▶ Extrait
Vu. lu

Prendre soin des pratiques d’écriture

À propos de Psychanalyse et éducation : Questions à Mireille Cifali , Frédérique-Marie Prot (dir.), PURH, 2025.

C’est un séminaire organisé par l’équipe « Normes et valeurs » de l’INSPÉ de Maxéville le 28 novembre 2018 en hommage aux travaux et à la carrière de Mireille Cifali qui est à l’origine de cet ouvrage. On y retrouve donc les interventions de cette journée complétées par quelques contributions d’auteurs invités à y ajouter leur propre réflexion.

Deux textes ouvrent l’ouvrage : l’un d’Étiennette Vellas, Mireille Cifali professeure, et l’autre de Henri Louis Go Mireille Cifali : une œuvre.

Quatorze contributions sont ensuite réparties en six parties, ouvertes chacune par un texte d’envoi de Mireille Cifali, suivi des réactions de deux ou trois contributeurs. Les titres mêmes des différentes parties orientent vers ce qui est central dans l’œuvre de Mireille Cifali : les liens entre psychanalyse, éducation, formation ; l’approche clinique ; la pédagogie institutionnelle ; la place de l’écriture et la dimension éthique.

▶ Enregistrements de données
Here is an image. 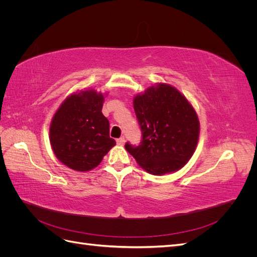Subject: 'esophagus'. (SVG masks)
<instances>
[{"label": "esophagus", "mask_w": 257, "mask_h": 257, "mask_svg": "<svg viewBox=\"0 0 257 257\" xmlns=\"http://www.w3.org/2000/svg\"><path fill=\"white\" fill-rule=\"evenodd\" d=\"M124 143H125V138H124L123 136L120 137L119 139H116V144H118L119 146H123Z\"/></svg>", "instance_id": "esophagus-1"}]
</instances>
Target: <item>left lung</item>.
<instances>
[{
    "label": "left lung",
    "instance_id": "1",
    "mask_svg": "<svg viewBox=\"0 0 257 257\" xmlns=\"http://www.w3.org/2000/svg\"><path fill=\"white\" fill-rule=\"evenodd\" d=\"M143 132L138 147L126 151L147 173L155 176L181 169L193 157L199 138V120L192 104L168 83H157L133 99Z\"/></svg>",
    "mask_w": 257,
    "mask_h": 257
}]
</instances>
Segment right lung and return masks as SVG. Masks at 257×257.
I'll return each instance as SVG.
<instances>
[{
  "instance_id": "add662e5",
  "label": "right lung",
  "mask_w": 257,
  "mask_h": 257,
  "mask_svg": "<svg viewBox=\"0 0 257 257\" xmlns=\"http://www.w3.org/2000/svg\"><path fill=\"white\" fill-rule=\"evenodd\" d=\"M107 94L84 89L68 95L53 114L49 141L56 158L76 172H90L115 145L102 112Z\"/></svg>"
}]
</instances>
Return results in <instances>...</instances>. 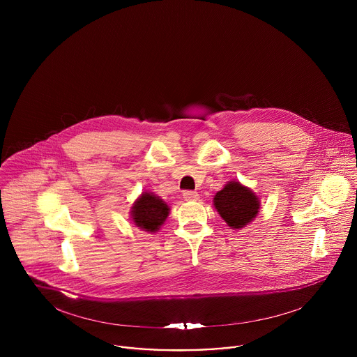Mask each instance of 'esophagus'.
<instances>
[{
  "mask_svg": "<svg viewBox=\"0 0 357 357\" xmlns=\"http://www.w3.org/2000/svg\"><path fill=\"white\" fill-rule=\"evenodd\" d=\"M183 199L185 200H197L199 199V193L195 190H185L183 192Z\"/></svg>",
  "mask_w": 357,
  "mask_h": 357,
  "instance_id": "34e87169",
  "label": "esophagus"
}]
</instances>
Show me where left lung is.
<instances>
[{
	"label": "left lung",
	"mask_w": 357,
	"mask_h": 357,
	"mask_svg": "<svg viewBox=\"0 0 357 357\" xmlns=\"http://www.w3.org/2000/svg\"><path fill=\"white\" fill-rule=\"evenodd\" d=\"M213 205L231 229H243L259 215L260 199L247 186L230 181L215 195Z\"/></svg>",
	"instance_id": "left-lung-1"
}]
</instances>
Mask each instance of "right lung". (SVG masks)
<instances>
[{
	"mask_svg": "<svg viewBox=\"0 0 357 357\" xmlns=\"http://www.w3.org/2000/svg\"><path fill=\"white\" fill-rule=\"evenodd\" d=\"M169 215V206L157 195L144 192L131 208V220L145 231L155 233Z\"/></svg>",
	"mask_w": 357,
	"mask_h": 357,
	"instance_id": "right-lung-1",
	"label": "right lung"
}]
</instances>
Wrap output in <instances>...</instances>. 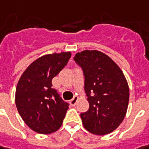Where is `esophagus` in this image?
Listing matches in <instances>:
<instances>
[{
	"instance_id": "34e87169",
	"label": "esophagus",
	"mask_w": 149,
	"mask_h": 149,
	"mask_svg": "<svg viewBox=\"0 0 149 149\" xmlns=\"http://www.w3.org/2000/svg\"><path fill=\"white\" fill-rule=\"evenodd\" d=\"M77 100H78V97H77V96H74L72 100H70V104H71V105L74 106V105L77 104Z\"/></svg>"
}]
</instances>
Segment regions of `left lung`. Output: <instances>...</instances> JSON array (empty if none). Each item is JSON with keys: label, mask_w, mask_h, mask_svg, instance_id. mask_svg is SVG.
I'll return each instance as SVG.
<instances>
[{"label": "left lung", "mask_w": 149, "mask_h": 149, "mask_svg": "<svg viewBox=\"0 0 149 149\" xmlns=\"http://www.w3.org/2000/svg\"><path fill=\"white\" fill-rule=\"evenodd\" d=\"M82 68L89 110L81 114L82 124L91 134L105 135L116 130L125 119L130 88L123 72L109 56L98 50L75 55Z\"/></svg>", "instance_id": "1"}]
</instances>
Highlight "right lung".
Here are the masks:
<instances>
[{"label": "right lung", "mask_w": 149, "mask_h": 149, "mask_svg": "<svg viewBox=\"0 0 149 149\" xmlns=\"http://www.w3.org/2000/svg\"><path fill=\"white\" fill-rule=\"evenodd\" d=\"M70 52L46 54L25 69L15 90V105L24 122L36 133L49 134L61 127L68 109L52 80L67 65Z\"/></svg>", "instance_id": "1"}]
</instances>
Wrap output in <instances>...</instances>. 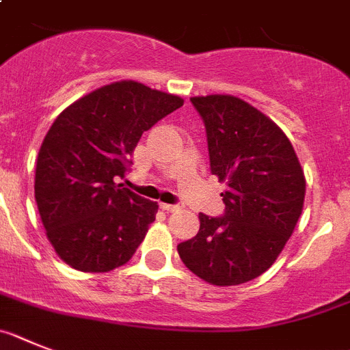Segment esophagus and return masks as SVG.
<instances>
[{
    "mask_svg": "<svg viewBox=\"0 0 350 350\" xmlns=\"http://www.w3.org/2000/svg\"><path fill=\"white\" fill-rule=\"evenodd\" d=\"M160 208H162L163 211H167V213L179 211V206L178 204H165V202H162V204H160Z\"/></svg>",
    "mask_w": 350,
    "mask_h": 350,
    "instance_id": "obj_1",
    "label": "esophagus"
}]
</instances>
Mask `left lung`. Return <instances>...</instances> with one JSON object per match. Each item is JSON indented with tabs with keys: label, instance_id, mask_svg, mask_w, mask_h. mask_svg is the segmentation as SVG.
Returning <instances> with one entry per match:
<instances>
[{
	"label": "left lung",
	"instance_id": "left-lung-1",
	"mask_svg": "<svg viewBox=\"0 0 350 350\" xmlns=\"http://www.w3.org/2000/svg\"><path fill=\"white\" fill-rule=\"evenodd\" d=\"M202 118L211 174L227 185L221 217L200 213L196 238L179 243L185 266L213 285H239L271 267L305 200V176L275 123L230 95L190 98Z\"/></svg>",
	"mask_w": 350,
	"mask_h": 350
}]
</instances>
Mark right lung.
<instances>
[{"label": "right lung", "instance_id": "obj_1", "mask_svg": "<svg viewBox=\"0 0 350 350\" xmlns=\"http://www.w3.org/2000/svg\"><path fill=\"white\" fill-rule=\"evenodd\" d=\"M183 98L121 81L56 118L36 158L35 199L47 239L74 269L107 273L132 259L158 204L124 188L139 139Z\"/></svg>", "mask_w": 350, "mask_h": 350}]
</instances>
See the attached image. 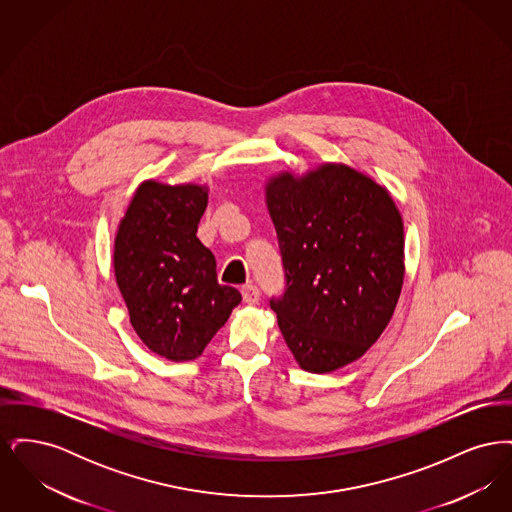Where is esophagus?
<instances>
[{
	"instance_id": "1",
	"label": "esophagus",
	"mask_w": 512,
	"mask_h": 512,
	"mask_svg": "<svg viewBox=\"0 0 512 512\" xmlns=\"http://www.w3.org/2000/svg\"><path fill=\"white\" fill-rule=\"evenodd\" d=\"M242 297H244L247 305H257L259 299H261V292H259V288L255 284H245L244 288H242Z\"/></svg>"
}]
</instances>
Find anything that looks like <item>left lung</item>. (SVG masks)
I'll return each instance as SVG.
<instances>
[{
    "label": "left lung",
    "mask_w": 512,
    "mask_h": 512,
    "mask_svg": "<svg viewBox=\"0 0 512 512\" xmlns=\"http://www.w3.org/2000/svg\"><path fill=\"white\" fill-rule=\"evenodd\" d=\"M286 290L270 299L295 361L332 372L380 338L403 286V220L386 188L345 165L267 184Z\"/></svg>",
    "instance_id": "obj_1"
}]
</instances>
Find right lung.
<instances>
[{"label": "right lung", "instance_id": "add662e5", "mask_svg": "<svg viewBox=\"0 0 512 512\" xmlns=\"http://www.w3.org/2000/svg\"><path fill=\"white\" fill-rule=\"evenodd\" d=\"M207 207L197 184L144 182L115 238L113 267L130 324L169 361H192L224 326L242 293L217 280L215 255L195 236Z\"/></svg>", "mask_w": 512, "mask_h": 512}]
</instances>
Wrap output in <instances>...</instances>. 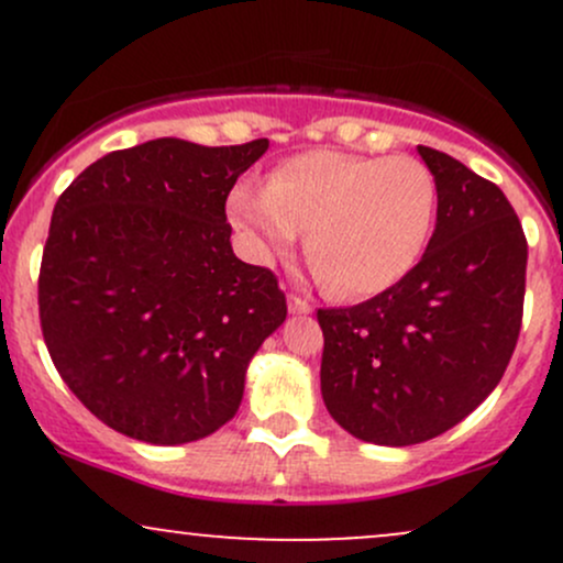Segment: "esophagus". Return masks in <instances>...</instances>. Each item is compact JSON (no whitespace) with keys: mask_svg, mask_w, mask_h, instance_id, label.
Here are the masks:
<instances>
[{"mask_svg":"<svg viewBox=\"0 0 563 563\" xmlns=\"http://www.w3.org/2000/svg\"><path fill=\"white\" fill-rule=\"evenodd\" d=\"M288 309L294 314H309V312H312V303H309L307 299H301V296L290 294L288 296Z\"/></svg>","mask_w":563,"mask_h":563,"instance_id":"esophagus-1","label":"esophagus"}]
</instances>
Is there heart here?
I'll use <instances>...</instances> for the list:
<instances>
[{
  "mask_svg": "<svg viewBox=\"0 0 563 563\" xmlns=\"http://www.w3.org/2000/svg\"><path fill=\"white\" fill-rule=\"evenodd\" d=\"M230 222L267 262L307 232V254L339 296L386 290L421 260L437 214V179L412 156L307 151L286 158L267 187L238 185Z\"/></svg>",
  "mask_w": 563,
  "mask_h": 563,
  "instance_id": "heart-1",
  "label": "heart"
}]
</instances>
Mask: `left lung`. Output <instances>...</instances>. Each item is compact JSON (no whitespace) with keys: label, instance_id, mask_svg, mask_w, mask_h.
I'll list each match as a JSON object with an SVG mask.
<instances>
[{"label":"left lung","instance_id":"left-lung-1","mask_svg":"<svg viewBox=\"0 0 563 563\" xmlns=\"http://www.w3.org/2000/svg\"><path fill=\"white\" fill-rule=\"evenodd\" d=\"M437 179V228L402 280L318 309L320 389L333 421L407 448L461 423L500 384L525 314L527 238L503 190L418 145Z\"/></svg>","mask_w":563,"mask_h":563}]
</instances>
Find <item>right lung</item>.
Masks as SVG:
<instances>
[{
	"mask_svg": "<svg viewBox=\"0 0 563 563\" xmlns=\"http://www.w3.org/2000/svg\"><path fill=\"white\" fill-rule=\"evenodd\" d=\"M267 147L151 140L97 158L57 198L38 269L44 344L79 402L121 434H214L286 320L275 273L232 254L224 214Z\"/></svg>",
	"mask_w": 563,
	"mask_h": 563,
	"instance_id": "right-lung-1",
	"label": "right lung"
}]
</instances>
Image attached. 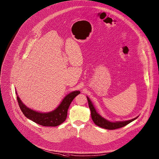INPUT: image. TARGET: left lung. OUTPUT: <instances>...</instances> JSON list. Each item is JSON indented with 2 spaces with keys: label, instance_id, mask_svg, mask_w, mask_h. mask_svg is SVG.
Wrapping results in <instances>:
<instances>
[{
  "label": "left lung",
  "instance_id": "1",
  "mask_svg": "<svg viewBox=\"0 0 159 159\" xmlns=\"http://www.w3.org/2000/svg\"><path fill=\"white\" fill-rule=\"evenodd\" d=\"M87 98V101H88V104H89V108L90 109V111H91V116H92V119L94 121V123L98 126L101 127L102 128L104 129H118V128H122L123 126H125L126 125H127L128 124H129V123L132 122L133 121H134V120L137 119L138 117L133 118L132 120H128V121H118V122H110L109 121H107L106 120H105L104 118H103L101 116V115H99L98 113L96 112L93 103L91 102V101H90V99H89L88 97Z\"/></svg>",
  "mask_w": 159,
  "mask_h": 159
}]
</instances>
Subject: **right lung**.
Returning <instances> with one entry per match:
<instances>
[{
	"label": "right lung",
	"instance_id": "right-lung-1",
	"mask_svg": "<svg viewBox=\"0 0 159 159\" xmlns=\"http://www.w3.org/2000/svg\"><path fill=\"white\" fill-rule=\"evenodd\" d=\"M80 93V91H74L68 94L56 109L47 113L39 112L29 109L22 102L18 96L17 100L22 113L28 119L43 126H57L65 121L72 101Z\"/></svg>",
	"mask_w": 159,
	"mask_h": 159
}]
</instances>
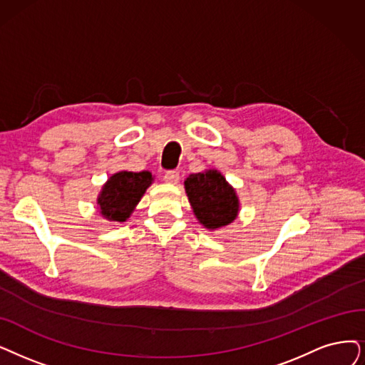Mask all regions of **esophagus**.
<instances>
[{
    "mask_svg": "<svg viewBox=\"0 0 365 365\" xmlns=\"http://www.w3.org/2000/svg\"><path fill=\"white\" fill-rule=\"evenodd\" d=\"M165 181L168 184H178L180 182V173L177 170H169L165 173Z\"/></svg>",
    "mask_w": 365,
    "mask_h": 365,
    "instance_id": "34e87169",
    "label": "esophagus"
}]
</instances>
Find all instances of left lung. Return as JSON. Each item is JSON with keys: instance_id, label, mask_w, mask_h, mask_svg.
<instances>
[{"instance_id": "obj_1", "label": "left lung", "mask_w": 365, "mask_h": 365, "mask_svg": "<svg viewBox=\"0 0 365 365\" xmlns=\"http://www.w3.org/2000/svg\"><path fill=\"white\" fill-rule=\"evenodd\" d=\"M184 188L197 222L208 230H218L235 222L240 197L225 175L217 169L190 173Z\"/></svg>"}]
</instances>
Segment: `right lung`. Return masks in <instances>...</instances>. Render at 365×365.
Wrapping results in <instances>:
<instances>
[{
	"label": "right lung",
	"mask_w": 365,
	"mask_h": 365,
	"mask_svg": "<svg viewBox=\"0 0 365 365\" xmlns=\"http://www.w3.org/2000/svg\"><path fill=\"white\" fill-rule=\"evenodd\" d=\"M153 182L154 177L150 170H120L110 175L97 196L100 215L108 222H127Z\"/></svg>",
	"instance_id": "1"
}]
</instances>
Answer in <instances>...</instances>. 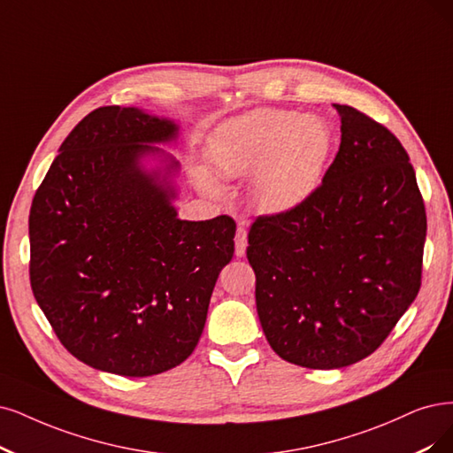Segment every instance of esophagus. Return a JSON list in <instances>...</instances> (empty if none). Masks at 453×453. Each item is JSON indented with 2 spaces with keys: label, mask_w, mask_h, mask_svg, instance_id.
Listing matches in <instances>:
<instances>
[{
  "label": "esophagus",
  "mask_w": 453,
  "mask_h": 453,
  "mask_svg": "<svg viewBox=\"0 0 453 453\" xmlns=\"http://www.w3.org/2000/svg\"><path fill=\"white\" fill-rule=\"evenodd\" d=\"M246 246H248V235L246 229L242 226L237 227V235H235V256L242 257L246 254Z\"/></svg>",
  "instance_id": "1"
}]
</instances>
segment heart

▶ Questions et consignes
(1) D'après l'extrait, en combien de parties les quatorze contributions de l'ouvrage sont-elles réparties ?
(2) Recopiez mot pour mot le passage de l'extrait qui commence par « À propos de » et se termine par « Cifali : une œuvre. ».

▶ Les réponses
(1) Elles sont réparties en six parties.

(2)
À propos de Psychanalyse et éducation : Questions à Mireille Cifali , Frédérique-Marie Prot (dir.), PURH, 2025.

C’est un séminaire organisé par l’équipe « Normes et valeurs » de l’INSPÉ de Maxéville le 28 novembre 2018 en hommage aux travaux et à la carrière de Mireille Cifali qui est à l’origine de cet ouvrage. On y retrouve donc les interventions de cette journée complétées par quelques contributions d’auteurs invités à y ajouter leur propre réflexion.

Deux textes ouvrent l’ouvrage : l’un d’Étiennette Vellas, Mireille Cifali professeure, et l’autre de Henri Louis Go Mireille Cifali : une œuvre.